---------- Records supplied

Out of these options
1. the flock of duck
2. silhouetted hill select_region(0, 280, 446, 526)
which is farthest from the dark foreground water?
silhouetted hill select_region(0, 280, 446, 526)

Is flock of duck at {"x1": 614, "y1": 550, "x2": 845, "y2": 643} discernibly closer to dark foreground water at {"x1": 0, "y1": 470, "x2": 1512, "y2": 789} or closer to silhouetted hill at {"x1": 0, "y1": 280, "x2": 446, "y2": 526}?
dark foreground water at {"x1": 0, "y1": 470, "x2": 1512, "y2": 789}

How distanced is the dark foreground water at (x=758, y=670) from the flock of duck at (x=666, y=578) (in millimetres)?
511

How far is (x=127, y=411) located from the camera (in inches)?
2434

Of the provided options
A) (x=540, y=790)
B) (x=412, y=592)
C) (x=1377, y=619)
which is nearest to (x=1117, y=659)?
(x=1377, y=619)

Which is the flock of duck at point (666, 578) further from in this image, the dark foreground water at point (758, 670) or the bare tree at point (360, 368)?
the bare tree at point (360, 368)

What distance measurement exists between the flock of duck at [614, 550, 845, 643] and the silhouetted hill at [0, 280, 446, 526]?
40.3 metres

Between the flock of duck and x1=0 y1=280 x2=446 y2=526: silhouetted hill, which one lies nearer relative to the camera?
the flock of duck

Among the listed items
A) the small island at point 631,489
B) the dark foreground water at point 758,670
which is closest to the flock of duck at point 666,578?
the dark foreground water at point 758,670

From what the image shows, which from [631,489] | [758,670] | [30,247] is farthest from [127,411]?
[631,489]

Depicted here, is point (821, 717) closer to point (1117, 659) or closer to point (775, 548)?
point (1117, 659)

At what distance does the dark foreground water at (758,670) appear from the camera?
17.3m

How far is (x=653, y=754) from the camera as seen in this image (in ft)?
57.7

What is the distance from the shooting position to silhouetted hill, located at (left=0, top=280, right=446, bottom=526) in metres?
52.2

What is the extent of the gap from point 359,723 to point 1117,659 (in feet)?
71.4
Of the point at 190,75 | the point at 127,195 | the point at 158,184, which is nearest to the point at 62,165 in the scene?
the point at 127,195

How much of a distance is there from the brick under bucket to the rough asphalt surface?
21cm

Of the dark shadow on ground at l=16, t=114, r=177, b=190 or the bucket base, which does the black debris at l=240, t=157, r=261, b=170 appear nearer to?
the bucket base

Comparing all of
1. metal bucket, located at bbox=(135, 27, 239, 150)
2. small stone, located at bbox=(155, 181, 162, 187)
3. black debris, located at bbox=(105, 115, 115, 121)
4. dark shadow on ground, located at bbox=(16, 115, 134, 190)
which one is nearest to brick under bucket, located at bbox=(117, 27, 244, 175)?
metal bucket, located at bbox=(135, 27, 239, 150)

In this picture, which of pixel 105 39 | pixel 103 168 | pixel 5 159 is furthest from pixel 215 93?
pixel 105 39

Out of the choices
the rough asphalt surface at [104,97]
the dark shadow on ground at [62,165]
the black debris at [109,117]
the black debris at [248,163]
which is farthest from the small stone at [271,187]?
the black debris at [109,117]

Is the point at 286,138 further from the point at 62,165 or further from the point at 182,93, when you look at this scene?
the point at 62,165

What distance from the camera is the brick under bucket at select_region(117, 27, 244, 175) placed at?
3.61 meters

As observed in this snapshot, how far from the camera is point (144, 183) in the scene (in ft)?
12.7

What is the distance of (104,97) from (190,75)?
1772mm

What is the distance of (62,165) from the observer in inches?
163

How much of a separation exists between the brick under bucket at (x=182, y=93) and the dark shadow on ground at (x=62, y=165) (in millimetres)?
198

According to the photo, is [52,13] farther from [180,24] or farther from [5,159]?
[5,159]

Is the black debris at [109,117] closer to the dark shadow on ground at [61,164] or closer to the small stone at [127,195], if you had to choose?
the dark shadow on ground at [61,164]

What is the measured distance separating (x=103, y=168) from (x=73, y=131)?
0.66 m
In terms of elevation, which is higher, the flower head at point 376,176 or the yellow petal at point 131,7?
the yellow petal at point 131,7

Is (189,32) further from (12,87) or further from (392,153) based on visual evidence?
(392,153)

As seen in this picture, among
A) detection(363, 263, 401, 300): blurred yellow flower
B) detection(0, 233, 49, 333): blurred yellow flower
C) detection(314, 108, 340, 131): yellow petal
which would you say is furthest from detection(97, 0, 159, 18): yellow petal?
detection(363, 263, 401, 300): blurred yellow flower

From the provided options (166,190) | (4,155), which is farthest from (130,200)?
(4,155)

--------------------

Reproduce the material verbatim, line by line, from start to finish.

Out of these options
1. the flock of duck
2. silhouetted hill select_region(0, 280, 446, 526)
which is farthest from the dark foreground water?
silhouetted hill select_region(0, 280, 446, 526)

Is flock of duck at {"x1": 614, "y1": 550, "x2": 845, "y2": 643} discernibly closer to dark foreground water at {"x1": 0, "y1": 470, "x2": 1512, "y2": 789} or closer to silhouetted hill at {"x1": 0, "y1": 280, "x2": 446, "y2": 526}?
dark foreground water at {"x1": 0, "y1": 470, "x2": 1512, "y2": 789}

How distanced is the dark foreground water at (x=758, y=670) from the flock of duck at (x=666, y=578) (in millimetres)?
511

How far is (x=127, y=411) located from the camera (in inches)?
2434

Of the provided options
A) (x=540, y=790)
B) (x=412, y=592)
C) (x=1377, y=619)
which is nearest to (x=1117, y=659)?
(x=1377, y=619)

Which is the flock of duck at point (666, 578) further from in this image, the dark foreground water at point (758, 670) or the bare tree at point (360, 368)?
the bare tree at point (360, 368)

What distance measurement exists between the flock of duck at [614, 550, 845, 643] and the silhouetted hill at [0, 280, 446, 526]?
40.3 metres

Between the flock of duck and x1=0 y1=280 x2=446 y2=526: silhouetted hill, which one lies nearer relative to the camera?
the flock of duck

Among the listed items
A) the small island at point 631,489
B) the dark foreground water at point 758,670
which is closest to the flock of duck at point 666,578?
the dark foreground water at point 758,670

From what the image shows, which from [631,489] | [758,670] | [30,247] is farthest from [127,411]?
[631,489]

Depicted here, is point (821, 717) closer to point (1117, 659) or closer to point (775, 548)?
point (1117, 659)

At what distance does the dark foreground water at (758,670) appear from the camera?
17.3m

How far is (x=653, y=754) from the camera as seen in this image (in ft)?
57.7

What is the distance from the shooting position to silhouetted hill, located at (left=0, top=280, right=446, bottom=526) in metres?
52.2

What is the extent of the gap from point 359,723 to point 1117,659 (in feet)?
71.4
Of the point at 190,75 | the point at 127,195 | the point at 158,184, which is nearest to the point at 62,165 in the scene?
the point at 127,195

How much of a distance is there from the brick under bucket to the rough asphalt surface?
21cm

Of the dark shadow on ground at l=16, t=114, r=177, b=190 or the bucket base, which does the black debris at l=240, t=157, r=261, b=170 appear nearer to?
the bucket base

Comparing all of
1. metal bucket, located at bbox=(135, 27, 239, 150)
2. small stone, located at bbox=(155, 181, 162, 187)
3. black debris, located at bbox=(105, 115, 115, 121)
4. dark shadow on ground, located at bbox=(16, 115, 134, 190)
which one is nearest to brick under bucket, located at bbox=(117, 27, 244, 175)?
metal bucket, located at bbox=(135, 27, 239, 150)

In this picture, which of pixel 105 39 | pixel 103 168 | pixel 5 159 is furthest from pixel 215 93?
pixel 105 39

Out of the choices
the rough asphalt surface at [104,97]
the dark shadow on ground at [62,165]
the black debris at [109,117]
the black debris at [248,163]
which is farthest from the small stone at [271,187]?
the black debris at [109,117]

Is the point at 286,138 further from the point at 62,165 or further from the point at 182,93, when you look at this scene?
the point at 62,165

What distance from the camera is the brick under bucket at select_region(117, 27, 244, 175) placed at?
3.61 meters

As observed in this snapshot, how far from the camera is point (144, 183) in the scene (in ft)?
12.7

What is the distance of (104,97) from (190,75)?
1772mm

What is the distance of (62,165) from the observer in inches?
163

How much of a separation exists between the brick under bucket at (x=182, y=93) and the dark shadow on ground at (x=62, y=165) (in millimetres)?
198

According to the photo, is [52,13] farther from [180,24] or farther from [5,159]?
[5,159]

Is the black debris at [109,117] closer to the dark shadow on ground at [61,164] or closer to the small stone at [127,195], if you had to choose?
the dark shadow on ground at [61,164]

What is the measured distance separating (x=103, y=168) from (x=73, y=131)?
0.66 m
In terms of elevation, which is higher, the flower head at point 376,176 or the yellow petal at point 131,7?
the yellow petal at point 131,7

Is (189,32) further from (12,87) or further from (392,153) based on visual evidence?
(392,153)

As seen in this picture, among
A) detection(363, 263, 401, 300): blurred yellow flower
B) detection(0, 233, 49, 333): blurred yellow flower
C) detection(314, 108, 340, 131): yellow petal
which would you say is furthest from detection(97, 0, 159, 18): yellow petal?
detection(363, 263, 401, 300): blurred yellow flower

From the provided options (166,190) | (4,155), which is farthest from (130,200)?
(4,155)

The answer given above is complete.